:: How to complete this task ::
Copy out every line of the records below, keeping each character unchanged.

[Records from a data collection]
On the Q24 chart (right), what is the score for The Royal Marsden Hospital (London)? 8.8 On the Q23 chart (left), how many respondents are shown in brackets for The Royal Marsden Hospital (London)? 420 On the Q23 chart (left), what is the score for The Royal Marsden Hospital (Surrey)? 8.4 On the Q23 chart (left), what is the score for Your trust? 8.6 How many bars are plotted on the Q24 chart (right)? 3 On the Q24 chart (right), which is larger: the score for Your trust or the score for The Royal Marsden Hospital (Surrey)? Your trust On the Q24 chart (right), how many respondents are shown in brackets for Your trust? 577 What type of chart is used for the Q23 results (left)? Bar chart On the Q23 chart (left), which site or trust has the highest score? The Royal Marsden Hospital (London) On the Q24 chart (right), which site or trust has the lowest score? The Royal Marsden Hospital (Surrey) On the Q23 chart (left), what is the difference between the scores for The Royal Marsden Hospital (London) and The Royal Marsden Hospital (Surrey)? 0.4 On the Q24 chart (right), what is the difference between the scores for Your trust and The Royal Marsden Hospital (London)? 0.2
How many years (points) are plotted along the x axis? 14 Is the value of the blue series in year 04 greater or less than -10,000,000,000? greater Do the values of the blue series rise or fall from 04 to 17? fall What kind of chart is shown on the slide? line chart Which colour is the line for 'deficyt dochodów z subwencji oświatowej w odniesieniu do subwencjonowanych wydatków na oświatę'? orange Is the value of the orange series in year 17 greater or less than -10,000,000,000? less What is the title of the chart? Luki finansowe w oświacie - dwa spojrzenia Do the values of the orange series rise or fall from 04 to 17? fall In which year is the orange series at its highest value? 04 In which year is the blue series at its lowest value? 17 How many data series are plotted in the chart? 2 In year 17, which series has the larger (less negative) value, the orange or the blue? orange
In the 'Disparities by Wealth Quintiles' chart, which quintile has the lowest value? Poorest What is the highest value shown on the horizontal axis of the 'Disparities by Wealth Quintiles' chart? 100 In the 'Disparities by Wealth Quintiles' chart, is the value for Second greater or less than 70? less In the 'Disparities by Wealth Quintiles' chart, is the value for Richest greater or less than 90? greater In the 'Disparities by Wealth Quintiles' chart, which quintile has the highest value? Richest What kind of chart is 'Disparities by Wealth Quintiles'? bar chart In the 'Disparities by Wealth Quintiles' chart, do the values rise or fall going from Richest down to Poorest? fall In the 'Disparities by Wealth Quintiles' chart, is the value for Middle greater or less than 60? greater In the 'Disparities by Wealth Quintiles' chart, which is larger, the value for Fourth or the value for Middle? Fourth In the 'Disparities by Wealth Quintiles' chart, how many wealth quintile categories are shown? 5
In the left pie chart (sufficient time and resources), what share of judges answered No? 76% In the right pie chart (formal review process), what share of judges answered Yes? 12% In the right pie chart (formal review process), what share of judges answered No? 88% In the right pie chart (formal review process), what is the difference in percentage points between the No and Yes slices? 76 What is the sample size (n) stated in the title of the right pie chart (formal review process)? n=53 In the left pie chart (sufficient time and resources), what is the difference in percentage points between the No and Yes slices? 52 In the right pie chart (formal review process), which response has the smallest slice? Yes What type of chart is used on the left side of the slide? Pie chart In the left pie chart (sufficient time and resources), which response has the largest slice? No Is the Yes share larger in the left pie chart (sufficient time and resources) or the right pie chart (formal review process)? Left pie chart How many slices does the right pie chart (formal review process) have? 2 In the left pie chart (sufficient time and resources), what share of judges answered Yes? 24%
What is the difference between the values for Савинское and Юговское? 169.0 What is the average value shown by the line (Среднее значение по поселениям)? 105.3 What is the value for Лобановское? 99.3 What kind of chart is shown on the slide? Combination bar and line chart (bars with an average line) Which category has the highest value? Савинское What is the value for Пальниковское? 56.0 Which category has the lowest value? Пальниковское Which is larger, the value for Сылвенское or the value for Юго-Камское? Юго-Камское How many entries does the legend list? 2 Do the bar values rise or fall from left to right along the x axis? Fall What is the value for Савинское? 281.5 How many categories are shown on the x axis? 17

:: Exercise result ::
On the Q24 chart (right), what is the score for The Royal Marsden Hospital (London)? 8.8 On the Q23 chart (left), how many respondents are shown in brackets for The Royal Marsden Hospital (London)? 420 On the Q23 chart (left), what is the score for The Royal Marsden Hospital (Surrey)? 8.4 On the Q23 chart (left), what is the score for Your trust? 8.6 How many bars are plotted on the Q24 chart (right)? 3 On the Q24 chart (right), which is larger: the score for Your trust or the score for The Royal Marsden Hospital (Surrey)? Your trust On the Q24 chart (right), how many respondents are shown in brackets for Your trust? 577 What type of chart is used for the Q23 results (left)? Bar chart On the Q23 chart (left), which site or trust has the highest score? The Royal Marsden Hospital (London) On the Q24 chart (right), which site or trust has the lowest score? The Royal Marsden Hospital (Surrey) On the Q23 chart (left), what is the difference between the scores for The Royal Marsden Hospital (London) and The Royal Marsden Hospital (Surrey)? 0.4 On the Q24 chart (right), what is the difference between the scores for Your trust and The Royal Marsden Hospital (London)? 0.2
How many years (points) are plotted along the x axis? 14 Is the value of the blue series in year 04 greater or less than -10,000,000,000? greater Do the values of the blue series rise or fall from 04 to 17? fall What kind of chart is shown on the slide? line chart Which colour is the line for 'deficyt dochodów z subwencji oświatowej w odniesieniu do subwencjonowanych wydatków na oświatę'? orange Is the value of the orange series in year 17 greater or less than -10,000,000,000? less What is the title of the chart? Luki finansowe w oświacie - dwa spojrzenia Do the values of the orange series rise or fall from 04 to 17? fall In which year is the orange series at its highest value? 04 In which year is the blue series at its lowest value? 17 How many data series are plotted in the chart? 2 In year 17, which series has the larger (less negative) value, the orange or the blue? orange
In the 'Disparities by Wealth Quintiles' chart, which quintile has the lowest value? Poorest What is the highest value shown on the horizontal axis of the 'Disparities by Wealth Quintiles' chart? 100 In the 'Disparities by Wealth Quintiles' chart, is the value for Second greater or less than 70? less In the 'Disparities by Wealth Quintiles' chart, is the value for Richest greater or less than 90? greater In the 'Disparities by Wealth Quintiles' chart, which quintile has the highest value? Richest What kind of chart is 'Disparities by Wealth Quintiles'? bar chart In the 'Disparities by Wealth Quintiles' chart, do the values rise or fall going from Richest down to Poorest? fall In the 'Disparities by Wealth Quintiles' chart, is the value for Middle greater or less than 60? greater In the 'Disparities by Wealth Quintiles' chart, which is larger, the value for Fourth or the value for Middle? Fourth In the 'Disparities by Wealth Quintiles' chart, how many wealth quintile categories are shown? 5
In the left pie chart (sufficient time and resources), what share of judges answered No? 76% In the right pie chart (formal review process), what share of judges answered Yes? 12% In the right pie chart (formal review process), what share of judges answered No? 88% In the right pie chart (formal review process), what is the difference in percentage points between the No and Yes slices? 76 What is the sample size (n) stated in the title of the right pie chart (formal review process)? n=53 In the left pie chart (sufficient time and resources), what is the difference in percentage points between the No and Yes slices? 52 In the right pie chart (formal review process), which response has the smallest slice? Yes What type of chart is used on the left side of the slide? Pie chart In the left pie chart (sufficient time and resources), which response has the largest slice? No Is the Yes share larger in the left pie chart (sufficient time and resources) or the right pie chart (formal review process)? Left pie chart How many slices does the right pie chart (formal review process) have? 2 In the left pie chart (sufficient time and resources), what share of judges answered Yes? 24%
What is the difference between the values for Савинское and Юговское? 169.0 What is the average value shown by the line (Среднее значение по поселениям)? 105.3 What is the value for Лобановское? 99.3 What kind of chart is shown on the slide? Combination bar and line chart (bars with an average line) Which category has the highest value? Савинское What is the value for Пальниковское? 56.0 Which category has the lowest value? Пальниковское Which is larger, the value for Сылвенское or the value for Юго-Камское? Юго-Камское How many entries does the legend list? 2 Do the bar values rise or fall from left to right along the x axis? Fall What is the value for Савинское? 281.5 How many categories are shown on the x axis? 17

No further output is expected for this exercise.